Free courseHow to write good prompts for AI coding

Iterating and refining: from draft to production

Learn how to review AI output critically, refine your prompts incrementally, and build a personal prompt library.

10 min

Iterating and refining: from draft to production

Your first prompt rarely produces production-ready code. That's fine — the skill isn't writing a perfect prompt once. It's knowing how to review, refine, and converge fast.

Review before you accept

Treat AI output like a pull request from a new teammate. Check for:

  • Correctness: does it actually do what you asked?
  • Side effects: did it change files or logic you didn't mention?
  • Style: does it follow your project's patterns, or did it invent new ones?

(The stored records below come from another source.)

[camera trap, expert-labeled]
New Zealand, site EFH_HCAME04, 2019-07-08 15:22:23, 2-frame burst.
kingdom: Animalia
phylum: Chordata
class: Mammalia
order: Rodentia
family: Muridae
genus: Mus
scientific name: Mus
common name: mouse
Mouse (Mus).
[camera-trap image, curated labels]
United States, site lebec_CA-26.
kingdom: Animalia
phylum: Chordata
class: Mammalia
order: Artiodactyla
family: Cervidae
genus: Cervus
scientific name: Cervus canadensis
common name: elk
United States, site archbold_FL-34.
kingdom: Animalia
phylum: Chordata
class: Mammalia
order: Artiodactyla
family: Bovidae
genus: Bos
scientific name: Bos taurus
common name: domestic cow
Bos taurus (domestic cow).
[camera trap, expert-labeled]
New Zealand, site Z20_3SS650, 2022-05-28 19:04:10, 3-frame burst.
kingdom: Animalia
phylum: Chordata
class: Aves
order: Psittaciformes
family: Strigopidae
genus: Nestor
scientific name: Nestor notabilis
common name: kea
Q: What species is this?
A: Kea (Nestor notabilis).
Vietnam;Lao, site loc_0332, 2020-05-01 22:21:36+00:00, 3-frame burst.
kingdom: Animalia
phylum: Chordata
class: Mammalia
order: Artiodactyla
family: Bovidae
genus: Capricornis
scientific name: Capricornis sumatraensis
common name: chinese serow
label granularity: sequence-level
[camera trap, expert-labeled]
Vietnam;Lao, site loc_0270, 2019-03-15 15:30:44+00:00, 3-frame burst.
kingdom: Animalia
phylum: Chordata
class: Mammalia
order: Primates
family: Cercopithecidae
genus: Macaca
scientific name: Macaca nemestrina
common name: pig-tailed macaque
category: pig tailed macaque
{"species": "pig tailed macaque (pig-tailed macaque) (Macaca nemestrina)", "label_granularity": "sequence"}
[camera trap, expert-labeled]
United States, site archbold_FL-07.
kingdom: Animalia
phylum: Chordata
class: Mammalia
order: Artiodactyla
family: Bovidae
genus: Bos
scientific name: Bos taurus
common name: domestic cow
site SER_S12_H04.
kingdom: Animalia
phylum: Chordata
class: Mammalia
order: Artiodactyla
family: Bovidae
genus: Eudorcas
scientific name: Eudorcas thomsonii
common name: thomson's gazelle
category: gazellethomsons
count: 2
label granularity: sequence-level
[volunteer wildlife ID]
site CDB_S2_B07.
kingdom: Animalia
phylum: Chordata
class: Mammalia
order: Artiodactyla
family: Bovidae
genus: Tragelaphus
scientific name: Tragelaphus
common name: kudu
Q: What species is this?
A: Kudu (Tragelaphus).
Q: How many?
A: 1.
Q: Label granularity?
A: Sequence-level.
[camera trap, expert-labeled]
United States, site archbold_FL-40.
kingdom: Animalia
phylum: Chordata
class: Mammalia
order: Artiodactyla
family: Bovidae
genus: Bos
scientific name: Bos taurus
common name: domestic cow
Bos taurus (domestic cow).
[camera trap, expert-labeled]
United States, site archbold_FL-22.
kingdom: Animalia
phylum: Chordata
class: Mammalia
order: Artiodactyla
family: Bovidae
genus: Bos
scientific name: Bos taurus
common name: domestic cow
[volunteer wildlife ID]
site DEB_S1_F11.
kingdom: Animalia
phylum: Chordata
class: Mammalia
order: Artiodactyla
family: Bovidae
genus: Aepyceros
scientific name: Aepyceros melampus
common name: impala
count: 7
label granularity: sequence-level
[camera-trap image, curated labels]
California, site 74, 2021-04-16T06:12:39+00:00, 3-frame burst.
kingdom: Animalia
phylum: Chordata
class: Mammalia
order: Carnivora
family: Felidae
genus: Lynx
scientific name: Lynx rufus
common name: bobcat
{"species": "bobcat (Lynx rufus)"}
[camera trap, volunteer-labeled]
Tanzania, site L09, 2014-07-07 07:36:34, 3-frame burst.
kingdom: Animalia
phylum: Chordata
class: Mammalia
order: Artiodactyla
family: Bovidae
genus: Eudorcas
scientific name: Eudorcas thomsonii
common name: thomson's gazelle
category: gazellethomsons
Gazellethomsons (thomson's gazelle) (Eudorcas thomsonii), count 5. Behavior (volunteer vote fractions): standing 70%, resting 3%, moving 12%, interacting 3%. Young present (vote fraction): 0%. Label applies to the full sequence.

Never merge AI code you haven't read. The time you save generating it is wasted if you debug mystery code later.

Refine incrementally, don't restart

When the output is close but not right, refine — don't rewrite your prompt from scratch.

First attempt:

Context: src/lib/cache.ts exports a getCache function using Redis.
Task: Add a TTL parameter to getCache with a default of 60 seconds.

The agent adds the parameter but uses EX instead of your project's PX (milliseconds) convention. Follow up with a targeted fix:

Change the TTL in getCache to use PX (milliseconds) instead of EX.
Convert the seconds default to 60000ms.

This is faster and more reliable than rewriting the whole prompt. Each refinement pass narrows the gap.

Stack your context across turns

AI agents keep conversation history. Use that. After a few rounds, you can write shorter prompts because the agent already knows your files and patterns:

Now add a unit test for the getCache TTL behavior.
Use the same vitest setup as the other tests in src/lib/__tests__/.

You don't need to re-explain your stack every turn — just reference what's already in the conversation.

Build a personal prompt library

When a prompt produces great results, save it. Over time, you'll build templates for your common tasks:

  • "Add a new API route with error handling" → saved prompt skeleton.
  • "Create a React component with props, types, and tests" → saved prompt skeleton.
  • "Refactor function X to use pattern Y" → saved prompt skeleton.

Store these in a markdown file in your repo, a notes app, or a tool like 99prompt. Reusing proven prompts beats improvising every time.

The feedback loop

The full cycle looks like this:

  1. Write a structured prompt (context, task, constraints).
  2. Review the output critically.
  3. Refine with a short follow-up prompt.
  4. Save prompts that work well.

Each cycle makes you faster. After a few weeks, writing good prompts becomes second nature — and your AI agent starts feeling like a reliable pair programmer instead of a wild card.